The two key parts of BINSIC are a preprocessor, which parses the inputted  BASIC, and either converts it into native Groovy or places a call to a method in the script which is then handled by the second major part, an interpreter class (which extends Groovy’s scripting capabilities). This means it would be possible to mix Groovy and BASIC in the input script (though that is not recommended).

My guide to doing all of this was Groovy for Domain-Specific Languages – which I would recommend as a general guide, though with the warning that the Kindle edition is poorly formatted and some of the code examples show signs of sloppy editing.

Why bother?

My initial impetus came from the thoughts outlined in the blog here – A reason why kids don’t do programming any more? – and I thought instead of just moaning about it, why didn’t I get on and do something about it? As it happens the PLOT command was quite poorly supported at the start and, in any case, building BINSIC has made me wonder if there is really much point in teaching kids how to program in such an awful language (RaspberryPi promoters please note). On the other hand some parts of BASIC are enormously expressive – the INPUT and INKEY$ primitives really struck me in this way. Indeed, now PLOT and UNPLOT more or less work as expected (albeit on a stand-lone graphics pane) I have used BINSIC to write some “quick and dirty” plotting programs. But the graphics are crude and very chunky.
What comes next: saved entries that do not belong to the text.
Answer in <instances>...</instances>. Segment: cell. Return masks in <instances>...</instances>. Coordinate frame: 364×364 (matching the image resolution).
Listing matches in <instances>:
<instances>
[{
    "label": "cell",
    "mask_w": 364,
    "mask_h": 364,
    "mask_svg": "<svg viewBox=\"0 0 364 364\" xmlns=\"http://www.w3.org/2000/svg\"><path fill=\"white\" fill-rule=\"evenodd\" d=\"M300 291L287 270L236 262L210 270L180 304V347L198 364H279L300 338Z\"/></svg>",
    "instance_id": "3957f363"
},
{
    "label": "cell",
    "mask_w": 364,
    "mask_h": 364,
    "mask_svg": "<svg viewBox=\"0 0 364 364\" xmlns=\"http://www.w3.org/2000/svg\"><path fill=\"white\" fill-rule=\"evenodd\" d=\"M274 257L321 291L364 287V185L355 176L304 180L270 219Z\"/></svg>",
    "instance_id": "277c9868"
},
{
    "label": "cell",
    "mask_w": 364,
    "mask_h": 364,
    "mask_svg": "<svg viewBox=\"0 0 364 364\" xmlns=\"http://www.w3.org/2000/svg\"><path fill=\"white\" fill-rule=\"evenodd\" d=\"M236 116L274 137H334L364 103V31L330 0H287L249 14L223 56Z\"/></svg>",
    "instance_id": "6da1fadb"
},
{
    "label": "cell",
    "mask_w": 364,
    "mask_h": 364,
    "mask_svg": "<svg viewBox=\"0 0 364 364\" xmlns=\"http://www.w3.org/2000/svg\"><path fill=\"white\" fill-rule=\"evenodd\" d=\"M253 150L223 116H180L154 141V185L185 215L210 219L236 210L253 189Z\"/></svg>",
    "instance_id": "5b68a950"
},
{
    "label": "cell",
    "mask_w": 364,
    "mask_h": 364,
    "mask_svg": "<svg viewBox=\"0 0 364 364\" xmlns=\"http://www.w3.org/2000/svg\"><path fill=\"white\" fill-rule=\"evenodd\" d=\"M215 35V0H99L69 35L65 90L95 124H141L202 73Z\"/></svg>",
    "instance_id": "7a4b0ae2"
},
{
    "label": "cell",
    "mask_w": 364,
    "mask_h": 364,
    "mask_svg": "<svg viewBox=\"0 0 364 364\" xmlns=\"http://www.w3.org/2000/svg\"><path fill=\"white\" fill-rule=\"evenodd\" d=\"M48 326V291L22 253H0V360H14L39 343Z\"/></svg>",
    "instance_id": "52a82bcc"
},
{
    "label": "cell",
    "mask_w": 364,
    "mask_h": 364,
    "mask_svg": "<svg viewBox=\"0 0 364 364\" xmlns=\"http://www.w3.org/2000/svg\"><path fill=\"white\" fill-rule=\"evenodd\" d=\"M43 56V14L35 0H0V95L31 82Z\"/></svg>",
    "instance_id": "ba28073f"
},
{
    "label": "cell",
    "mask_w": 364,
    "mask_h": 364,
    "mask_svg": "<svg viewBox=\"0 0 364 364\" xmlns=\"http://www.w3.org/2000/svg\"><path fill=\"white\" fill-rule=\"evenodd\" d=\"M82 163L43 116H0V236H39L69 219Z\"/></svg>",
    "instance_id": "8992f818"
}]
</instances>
Anyway, have fun and let me know about bugs and comments.

Update: It’s important to add this is all free software (GPL version 3) and the source code is available at https://github.com/mcmenaminadrian.

6 thoughts on “Binsic Is Not Sinclair Instruction Code”
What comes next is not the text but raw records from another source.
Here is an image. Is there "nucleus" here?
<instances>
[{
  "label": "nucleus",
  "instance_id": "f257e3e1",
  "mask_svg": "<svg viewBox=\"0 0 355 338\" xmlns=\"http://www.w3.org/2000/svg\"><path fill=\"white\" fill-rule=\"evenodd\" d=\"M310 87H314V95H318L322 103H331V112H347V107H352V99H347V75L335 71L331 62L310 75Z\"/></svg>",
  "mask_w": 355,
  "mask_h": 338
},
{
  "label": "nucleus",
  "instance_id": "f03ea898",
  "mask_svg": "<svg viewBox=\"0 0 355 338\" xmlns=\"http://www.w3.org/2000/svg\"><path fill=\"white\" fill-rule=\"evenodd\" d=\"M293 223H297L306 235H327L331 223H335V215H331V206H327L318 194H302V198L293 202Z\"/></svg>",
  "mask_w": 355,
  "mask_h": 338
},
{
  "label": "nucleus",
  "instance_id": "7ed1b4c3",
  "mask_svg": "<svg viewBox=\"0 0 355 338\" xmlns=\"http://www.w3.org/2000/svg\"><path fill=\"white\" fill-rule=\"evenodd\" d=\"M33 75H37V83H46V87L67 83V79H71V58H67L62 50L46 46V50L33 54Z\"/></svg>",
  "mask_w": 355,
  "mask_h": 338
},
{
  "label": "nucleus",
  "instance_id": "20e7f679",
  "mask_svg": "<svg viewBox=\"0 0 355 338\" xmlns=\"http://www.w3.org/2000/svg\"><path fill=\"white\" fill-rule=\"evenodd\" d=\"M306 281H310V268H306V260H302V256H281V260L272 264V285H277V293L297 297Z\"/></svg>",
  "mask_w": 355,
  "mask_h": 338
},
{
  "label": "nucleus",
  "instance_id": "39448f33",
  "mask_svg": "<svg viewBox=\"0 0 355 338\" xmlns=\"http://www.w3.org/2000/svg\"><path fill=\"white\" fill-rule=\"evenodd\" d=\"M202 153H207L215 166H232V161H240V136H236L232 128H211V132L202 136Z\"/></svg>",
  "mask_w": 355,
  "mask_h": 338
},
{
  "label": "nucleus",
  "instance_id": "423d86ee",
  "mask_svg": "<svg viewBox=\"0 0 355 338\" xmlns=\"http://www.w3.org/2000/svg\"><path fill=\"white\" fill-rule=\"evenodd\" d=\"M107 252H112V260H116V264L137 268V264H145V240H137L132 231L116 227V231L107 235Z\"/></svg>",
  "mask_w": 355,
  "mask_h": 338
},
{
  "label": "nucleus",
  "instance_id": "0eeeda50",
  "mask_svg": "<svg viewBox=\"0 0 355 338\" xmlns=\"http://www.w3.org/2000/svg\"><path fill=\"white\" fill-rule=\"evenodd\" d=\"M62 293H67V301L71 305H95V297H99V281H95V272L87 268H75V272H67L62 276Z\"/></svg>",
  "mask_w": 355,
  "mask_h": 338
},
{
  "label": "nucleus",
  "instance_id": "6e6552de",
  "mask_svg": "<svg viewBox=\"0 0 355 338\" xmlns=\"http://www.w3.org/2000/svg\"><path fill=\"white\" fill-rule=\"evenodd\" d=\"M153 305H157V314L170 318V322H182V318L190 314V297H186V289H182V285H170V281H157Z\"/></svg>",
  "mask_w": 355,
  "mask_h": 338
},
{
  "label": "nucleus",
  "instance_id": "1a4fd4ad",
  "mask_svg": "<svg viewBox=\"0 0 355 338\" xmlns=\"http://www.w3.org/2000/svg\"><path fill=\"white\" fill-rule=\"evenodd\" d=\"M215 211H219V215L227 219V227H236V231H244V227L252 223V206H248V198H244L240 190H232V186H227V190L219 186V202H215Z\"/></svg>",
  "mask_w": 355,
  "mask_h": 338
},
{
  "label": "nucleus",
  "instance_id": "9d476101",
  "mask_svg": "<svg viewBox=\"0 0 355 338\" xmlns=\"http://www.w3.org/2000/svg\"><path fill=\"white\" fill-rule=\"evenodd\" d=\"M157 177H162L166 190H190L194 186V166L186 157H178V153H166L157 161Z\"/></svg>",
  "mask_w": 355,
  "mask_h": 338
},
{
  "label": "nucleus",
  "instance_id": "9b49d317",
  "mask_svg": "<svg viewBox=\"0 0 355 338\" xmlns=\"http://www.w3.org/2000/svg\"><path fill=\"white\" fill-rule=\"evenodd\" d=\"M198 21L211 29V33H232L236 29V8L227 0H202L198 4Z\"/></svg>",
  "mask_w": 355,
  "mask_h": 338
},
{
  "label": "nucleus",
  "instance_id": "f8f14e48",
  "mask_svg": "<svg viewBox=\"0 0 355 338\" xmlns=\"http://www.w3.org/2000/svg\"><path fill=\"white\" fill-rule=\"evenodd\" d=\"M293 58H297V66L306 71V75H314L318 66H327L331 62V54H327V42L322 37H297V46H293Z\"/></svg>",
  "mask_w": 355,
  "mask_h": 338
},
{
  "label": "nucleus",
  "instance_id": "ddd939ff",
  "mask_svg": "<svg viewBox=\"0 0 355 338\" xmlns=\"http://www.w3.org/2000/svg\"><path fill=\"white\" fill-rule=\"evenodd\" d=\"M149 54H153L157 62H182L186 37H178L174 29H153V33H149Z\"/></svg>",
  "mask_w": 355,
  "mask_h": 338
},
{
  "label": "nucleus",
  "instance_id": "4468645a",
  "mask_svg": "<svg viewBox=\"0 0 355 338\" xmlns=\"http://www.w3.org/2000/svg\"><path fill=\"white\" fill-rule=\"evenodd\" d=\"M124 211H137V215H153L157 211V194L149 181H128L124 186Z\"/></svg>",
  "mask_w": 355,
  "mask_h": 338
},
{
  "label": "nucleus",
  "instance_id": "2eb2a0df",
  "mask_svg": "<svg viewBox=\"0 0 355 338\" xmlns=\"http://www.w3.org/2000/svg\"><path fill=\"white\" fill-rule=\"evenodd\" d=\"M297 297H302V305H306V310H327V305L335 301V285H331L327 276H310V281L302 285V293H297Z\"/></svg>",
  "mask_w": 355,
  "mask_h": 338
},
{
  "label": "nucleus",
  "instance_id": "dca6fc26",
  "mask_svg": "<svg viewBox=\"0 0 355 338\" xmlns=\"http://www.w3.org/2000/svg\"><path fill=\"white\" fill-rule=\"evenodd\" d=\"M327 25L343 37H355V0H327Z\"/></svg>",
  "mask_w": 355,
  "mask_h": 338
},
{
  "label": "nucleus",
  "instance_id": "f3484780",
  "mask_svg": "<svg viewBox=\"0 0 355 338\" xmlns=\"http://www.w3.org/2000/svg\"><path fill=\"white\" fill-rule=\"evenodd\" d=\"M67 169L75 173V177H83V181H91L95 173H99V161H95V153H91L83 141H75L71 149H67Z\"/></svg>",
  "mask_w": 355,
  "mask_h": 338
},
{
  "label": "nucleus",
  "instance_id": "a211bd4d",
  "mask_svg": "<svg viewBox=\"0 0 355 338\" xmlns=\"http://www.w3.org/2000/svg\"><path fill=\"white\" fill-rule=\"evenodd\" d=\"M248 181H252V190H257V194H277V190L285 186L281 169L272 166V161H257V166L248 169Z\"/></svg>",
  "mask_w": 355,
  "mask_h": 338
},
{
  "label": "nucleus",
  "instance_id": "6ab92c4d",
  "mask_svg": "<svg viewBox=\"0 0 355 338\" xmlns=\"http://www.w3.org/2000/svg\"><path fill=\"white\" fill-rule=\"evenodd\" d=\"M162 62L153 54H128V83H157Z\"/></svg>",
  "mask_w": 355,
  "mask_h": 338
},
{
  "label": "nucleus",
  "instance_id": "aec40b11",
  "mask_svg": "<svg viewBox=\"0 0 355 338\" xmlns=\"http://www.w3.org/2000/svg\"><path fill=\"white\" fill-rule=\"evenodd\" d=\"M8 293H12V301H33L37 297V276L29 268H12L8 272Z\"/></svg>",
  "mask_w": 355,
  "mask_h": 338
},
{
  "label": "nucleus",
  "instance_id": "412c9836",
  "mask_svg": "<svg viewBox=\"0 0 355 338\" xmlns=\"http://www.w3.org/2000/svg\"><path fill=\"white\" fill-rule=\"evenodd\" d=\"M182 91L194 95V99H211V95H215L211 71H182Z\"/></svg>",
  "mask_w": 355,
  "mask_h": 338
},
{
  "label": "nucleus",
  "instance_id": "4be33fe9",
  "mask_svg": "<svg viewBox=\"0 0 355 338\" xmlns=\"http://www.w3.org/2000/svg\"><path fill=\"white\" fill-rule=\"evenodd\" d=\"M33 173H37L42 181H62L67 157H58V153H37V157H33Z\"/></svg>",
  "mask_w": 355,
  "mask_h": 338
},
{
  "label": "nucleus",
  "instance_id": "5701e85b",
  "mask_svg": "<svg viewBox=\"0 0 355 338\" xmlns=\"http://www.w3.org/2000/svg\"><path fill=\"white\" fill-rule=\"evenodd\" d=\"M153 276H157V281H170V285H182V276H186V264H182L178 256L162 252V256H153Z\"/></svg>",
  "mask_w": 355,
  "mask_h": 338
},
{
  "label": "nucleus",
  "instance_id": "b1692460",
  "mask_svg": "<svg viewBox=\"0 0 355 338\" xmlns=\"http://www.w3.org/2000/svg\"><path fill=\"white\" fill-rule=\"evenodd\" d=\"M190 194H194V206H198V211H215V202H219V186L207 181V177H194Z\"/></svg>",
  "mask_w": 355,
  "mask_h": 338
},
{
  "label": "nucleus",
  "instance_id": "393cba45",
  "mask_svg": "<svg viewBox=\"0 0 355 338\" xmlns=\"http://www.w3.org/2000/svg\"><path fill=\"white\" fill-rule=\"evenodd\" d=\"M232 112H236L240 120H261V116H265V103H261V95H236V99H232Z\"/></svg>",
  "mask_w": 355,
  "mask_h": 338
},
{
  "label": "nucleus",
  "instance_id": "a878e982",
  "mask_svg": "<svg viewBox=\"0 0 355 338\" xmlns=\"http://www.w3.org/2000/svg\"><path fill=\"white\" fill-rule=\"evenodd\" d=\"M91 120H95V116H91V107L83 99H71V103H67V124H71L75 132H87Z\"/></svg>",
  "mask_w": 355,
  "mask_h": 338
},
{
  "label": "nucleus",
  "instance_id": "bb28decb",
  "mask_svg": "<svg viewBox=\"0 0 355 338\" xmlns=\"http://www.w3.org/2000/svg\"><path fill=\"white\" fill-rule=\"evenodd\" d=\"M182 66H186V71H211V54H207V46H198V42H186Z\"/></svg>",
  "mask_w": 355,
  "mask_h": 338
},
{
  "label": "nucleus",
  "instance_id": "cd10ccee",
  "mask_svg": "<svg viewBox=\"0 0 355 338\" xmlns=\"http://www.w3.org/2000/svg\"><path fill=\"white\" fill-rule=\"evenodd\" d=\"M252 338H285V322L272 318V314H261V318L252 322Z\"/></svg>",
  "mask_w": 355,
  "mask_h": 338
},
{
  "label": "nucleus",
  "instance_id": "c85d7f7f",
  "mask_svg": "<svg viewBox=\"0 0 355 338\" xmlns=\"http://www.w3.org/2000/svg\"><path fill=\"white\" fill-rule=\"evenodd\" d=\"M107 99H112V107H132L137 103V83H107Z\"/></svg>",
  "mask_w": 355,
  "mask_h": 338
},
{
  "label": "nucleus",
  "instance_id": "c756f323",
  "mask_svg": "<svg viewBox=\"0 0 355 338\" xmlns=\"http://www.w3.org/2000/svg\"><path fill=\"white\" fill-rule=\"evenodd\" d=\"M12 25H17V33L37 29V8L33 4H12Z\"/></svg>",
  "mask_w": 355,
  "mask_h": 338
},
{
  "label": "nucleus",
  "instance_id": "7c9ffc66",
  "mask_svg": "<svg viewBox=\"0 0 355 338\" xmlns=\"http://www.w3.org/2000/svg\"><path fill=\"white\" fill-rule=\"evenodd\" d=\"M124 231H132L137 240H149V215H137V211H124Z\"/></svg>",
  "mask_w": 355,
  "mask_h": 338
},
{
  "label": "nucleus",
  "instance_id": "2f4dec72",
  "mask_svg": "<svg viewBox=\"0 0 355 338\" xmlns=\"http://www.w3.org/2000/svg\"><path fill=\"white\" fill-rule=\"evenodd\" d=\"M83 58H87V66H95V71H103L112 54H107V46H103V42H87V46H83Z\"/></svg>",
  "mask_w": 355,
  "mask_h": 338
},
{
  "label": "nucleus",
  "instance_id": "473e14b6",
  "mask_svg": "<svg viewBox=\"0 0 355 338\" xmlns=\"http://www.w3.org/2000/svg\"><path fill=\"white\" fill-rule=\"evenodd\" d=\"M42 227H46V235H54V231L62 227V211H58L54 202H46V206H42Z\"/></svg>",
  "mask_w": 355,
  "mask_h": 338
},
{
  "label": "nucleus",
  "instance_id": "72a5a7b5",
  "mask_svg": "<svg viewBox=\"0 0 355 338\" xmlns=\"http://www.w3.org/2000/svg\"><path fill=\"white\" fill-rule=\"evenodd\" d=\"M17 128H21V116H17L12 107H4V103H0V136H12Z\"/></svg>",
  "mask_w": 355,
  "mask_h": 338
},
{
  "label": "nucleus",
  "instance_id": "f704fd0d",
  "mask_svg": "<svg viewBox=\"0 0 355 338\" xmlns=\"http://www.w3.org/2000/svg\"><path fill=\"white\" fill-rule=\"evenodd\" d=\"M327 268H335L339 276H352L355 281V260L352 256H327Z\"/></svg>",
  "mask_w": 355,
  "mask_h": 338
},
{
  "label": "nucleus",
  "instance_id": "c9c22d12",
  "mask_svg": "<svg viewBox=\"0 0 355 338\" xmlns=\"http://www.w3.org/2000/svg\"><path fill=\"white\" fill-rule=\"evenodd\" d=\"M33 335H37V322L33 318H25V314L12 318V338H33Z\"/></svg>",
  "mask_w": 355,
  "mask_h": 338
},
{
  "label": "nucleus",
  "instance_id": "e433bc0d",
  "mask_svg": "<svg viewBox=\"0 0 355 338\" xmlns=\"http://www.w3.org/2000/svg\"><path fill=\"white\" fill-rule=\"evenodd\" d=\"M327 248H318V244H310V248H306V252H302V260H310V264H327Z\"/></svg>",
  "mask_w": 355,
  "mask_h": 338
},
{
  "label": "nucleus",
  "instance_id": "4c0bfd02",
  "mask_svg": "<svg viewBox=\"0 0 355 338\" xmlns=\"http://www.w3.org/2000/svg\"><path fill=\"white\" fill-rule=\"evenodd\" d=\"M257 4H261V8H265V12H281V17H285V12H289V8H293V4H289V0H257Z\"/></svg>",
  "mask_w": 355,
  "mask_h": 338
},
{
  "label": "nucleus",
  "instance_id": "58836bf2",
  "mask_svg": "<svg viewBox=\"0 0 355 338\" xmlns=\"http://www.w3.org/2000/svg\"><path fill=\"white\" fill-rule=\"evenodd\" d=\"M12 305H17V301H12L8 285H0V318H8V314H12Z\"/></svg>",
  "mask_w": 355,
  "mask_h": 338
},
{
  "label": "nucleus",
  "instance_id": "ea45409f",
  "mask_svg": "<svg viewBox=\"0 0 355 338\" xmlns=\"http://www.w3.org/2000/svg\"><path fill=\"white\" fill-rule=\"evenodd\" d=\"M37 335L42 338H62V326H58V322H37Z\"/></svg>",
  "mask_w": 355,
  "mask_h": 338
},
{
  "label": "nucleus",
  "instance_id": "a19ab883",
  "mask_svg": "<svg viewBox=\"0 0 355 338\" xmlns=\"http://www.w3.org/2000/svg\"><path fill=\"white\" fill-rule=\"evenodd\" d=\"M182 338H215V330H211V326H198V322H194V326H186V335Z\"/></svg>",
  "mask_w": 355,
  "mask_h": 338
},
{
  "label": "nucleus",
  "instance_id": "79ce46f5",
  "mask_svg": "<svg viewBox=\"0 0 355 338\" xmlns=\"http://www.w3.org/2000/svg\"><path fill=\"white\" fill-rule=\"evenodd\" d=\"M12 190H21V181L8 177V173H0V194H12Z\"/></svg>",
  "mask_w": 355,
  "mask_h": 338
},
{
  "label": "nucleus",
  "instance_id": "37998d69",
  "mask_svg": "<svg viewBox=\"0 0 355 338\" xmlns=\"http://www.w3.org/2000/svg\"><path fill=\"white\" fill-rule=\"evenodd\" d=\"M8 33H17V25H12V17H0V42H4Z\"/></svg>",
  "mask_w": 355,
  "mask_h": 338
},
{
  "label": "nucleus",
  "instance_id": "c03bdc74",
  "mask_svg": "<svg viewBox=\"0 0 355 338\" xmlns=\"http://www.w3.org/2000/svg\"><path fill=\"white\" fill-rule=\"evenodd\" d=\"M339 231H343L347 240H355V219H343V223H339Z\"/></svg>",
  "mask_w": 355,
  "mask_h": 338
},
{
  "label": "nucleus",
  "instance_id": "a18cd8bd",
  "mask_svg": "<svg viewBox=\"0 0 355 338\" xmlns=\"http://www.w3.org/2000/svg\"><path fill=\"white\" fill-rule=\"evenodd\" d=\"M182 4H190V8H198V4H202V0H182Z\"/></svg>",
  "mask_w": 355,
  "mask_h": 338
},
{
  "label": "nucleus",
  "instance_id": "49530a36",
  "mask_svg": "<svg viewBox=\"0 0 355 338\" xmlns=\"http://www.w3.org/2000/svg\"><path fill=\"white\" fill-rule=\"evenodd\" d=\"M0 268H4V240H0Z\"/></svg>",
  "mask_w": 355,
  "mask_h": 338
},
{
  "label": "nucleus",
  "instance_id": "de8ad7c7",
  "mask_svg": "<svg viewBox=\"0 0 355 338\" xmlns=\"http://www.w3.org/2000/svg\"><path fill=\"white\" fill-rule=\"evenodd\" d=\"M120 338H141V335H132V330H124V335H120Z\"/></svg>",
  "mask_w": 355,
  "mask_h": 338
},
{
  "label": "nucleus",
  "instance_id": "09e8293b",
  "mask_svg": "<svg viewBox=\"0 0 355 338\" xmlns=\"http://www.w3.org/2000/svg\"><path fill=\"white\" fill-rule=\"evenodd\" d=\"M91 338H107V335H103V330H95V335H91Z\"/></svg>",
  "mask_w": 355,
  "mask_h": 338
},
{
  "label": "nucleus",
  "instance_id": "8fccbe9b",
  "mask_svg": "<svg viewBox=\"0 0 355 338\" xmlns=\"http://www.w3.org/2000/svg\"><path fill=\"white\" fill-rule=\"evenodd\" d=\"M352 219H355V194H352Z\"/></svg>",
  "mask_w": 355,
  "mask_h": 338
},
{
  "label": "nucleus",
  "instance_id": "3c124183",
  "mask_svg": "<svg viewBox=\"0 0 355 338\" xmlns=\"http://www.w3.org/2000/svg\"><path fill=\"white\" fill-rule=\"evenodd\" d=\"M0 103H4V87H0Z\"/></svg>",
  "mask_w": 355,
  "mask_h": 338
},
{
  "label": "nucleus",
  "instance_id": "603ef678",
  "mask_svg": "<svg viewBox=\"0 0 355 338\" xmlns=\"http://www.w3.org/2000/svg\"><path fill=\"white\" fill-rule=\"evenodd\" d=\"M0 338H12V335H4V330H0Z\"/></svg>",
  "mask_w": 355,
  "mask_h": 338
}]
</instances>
  1. Correct me if i’m wrong; so BINSIC is not a DSL, but a interpreter of the BASIC language? You didn’t used stuff like ASTs and all that stuff?
    It’s pretty nice, anyway! Great work!

    1. Not quite. Most of it is parsing/interpretation, but also a good bit of it is code executed through an interpreter that extends the shell class and it uses the MOP etc, but on the other hand, none of the BASIC runs natively – though the only reason for that is the way Groovy handles capitalisation: otherwise I’d have a PRINT closure and so on. If you try that it fails unless you stick the arguments in parentheses which is not what BASIC demands.

  2. Hola, no consigo ejecutar el jar, me gustaria una guia de manejo. Soy un Fan del ZX81 y me interesa su interprete de Basic para programar basic.